CAIRO: The Egyptian Competition Authority (ECA) denied news reports that it will finalize Tuesday findings into the steel monopoly case filed two years ago.
This news is incorrect. We don t announce the dates of our meetings in advance . because they can get postponed for any reason, said Ibrahim Abdel Rehim, press officer at the ECA.
However he revealed that the authority will hold a meeting revealing the final investigation results very soon.
The findings of investigations in steel monopoly charges were due last December, but have been delayed since then, which triggered speculation that Egypt s giant steel producer Ahmed Ezz – one of the leading members of the ruling National Democratic Party – might be using his political ties to close the current investigation.
In July 2006, the ECA began investigations on both the cement and steel sectors upon receiving a request from Minister of Trade and Industry Rachid Mohamed Rachid, as suspicions of practicing monopoly and gratuitously raising prices surrounded market players.
Based on thorough investigations, the ECA reported existence of a cartel among cement companies that monopolized the market, conspired to raise prices, and at times restricted production of the commodity. The authority finalized its cement investigations in 14 months as opposed to the still ongoing two-year steel probe.
The steel market is larger than that of the cement, and it is normal to take a longer time to finalize our investigations. Every case has its own circumstances, Abdel Rehim previously told Daily News Egypt.
Meanwhile, spiraling steel prices have triggered a public outcry in recent months, with experts saying that producers gratuitously doubled prices on the market. So far, steel prices have surged almost 100 percent over last year’s prices, according to sector analysts.
El Ezz Steel Company, Egypt s largest steel company by market value, has been steadily raising prices since October. The latest hike was this July when the company mounted its consumer prices to LE 6,560 per ton up from LE 5,990. This is the company’s fifth price increase since the beginning of the year.
The company holds more than a 62 percent market share, and therefore, any price hike heavily impacts local consumption.
Based on Beltone Financial data, El Ezz Steel Rebars has been increasing prices since 2008 in order to absorb a 70 percent increase in global prices of iron ore, which it estimates will soar an additional 20 percent this year.
The regional investment bank indicated that El Ezz Steel is able to further hike prices each month without adversely affecting its sales because steel market in emerging economies remains very tight in favor of steelmakers.
“El Ezz Steel would be able to make additional increases in selling prices if it is forced to pay an even higher price for iron ore, Beltone noted.
El Ezz Steel officials have repeatedly justified domestic upsurges in their prices to leaps in international markets and rises in prices of raw material, which “directly affected production costs.
The company posted a record first-quarter net profit this year, up 56 percent from the previous quarter.

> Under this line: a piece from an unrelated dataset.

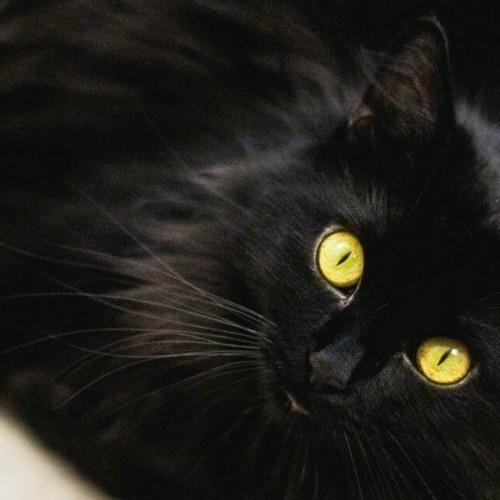 Le complot du chat noir contre Houphouet-Boigny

Based on the company s recent financial results, first quarter net profit after tax and minority interests soared to LE 436 million ($81.7 million). The company stated net sales rose 35 percent at LE 5 billion, driven by sales of flat products, which are mainly exported. Flat steel sales surged 58 percent to LE 1.94 billion. Sales of long steel products, mainly sold in Egypt, gained 24 percent to LE 3.05 million.
On the other hand, relentless leaps in local steel prices prompted the ministry to pass new rules last June that stipulate that local steel producers report prices at the start of each month and quote a resale price ceiling to their distributors, retailers and consumers so the ministry can monitor price manipulation.
According to the amended version of the anti-monopoly law passed by the People’s Assembly (PA) last June, monopolistic business practices are now fined between LE 100 million and LE 300 million. Initially, the ministry, in cooperation with the ECA, recommended a penalty between 10 or 15 percent of the company’s profits. However, the NDP – led by Ahmed Ezz – vetoed the proposal and the Parliament passed the current fines.
The newly passed law also did not stipulate a leniency clause that exonerates the first to report a cartel from all charges. Instead, an individual/corporate that reports price-fixing allegations will be charged half the fine paid by the accused corporate.
The amendment was met with severe criticism from opposition MPs, explaining it would stop anyone from reporting monopolistic practices.
However, Ahmed Ezz justified passing that clause as necessary to prevent any false accusations that could jeopardize steel producers business.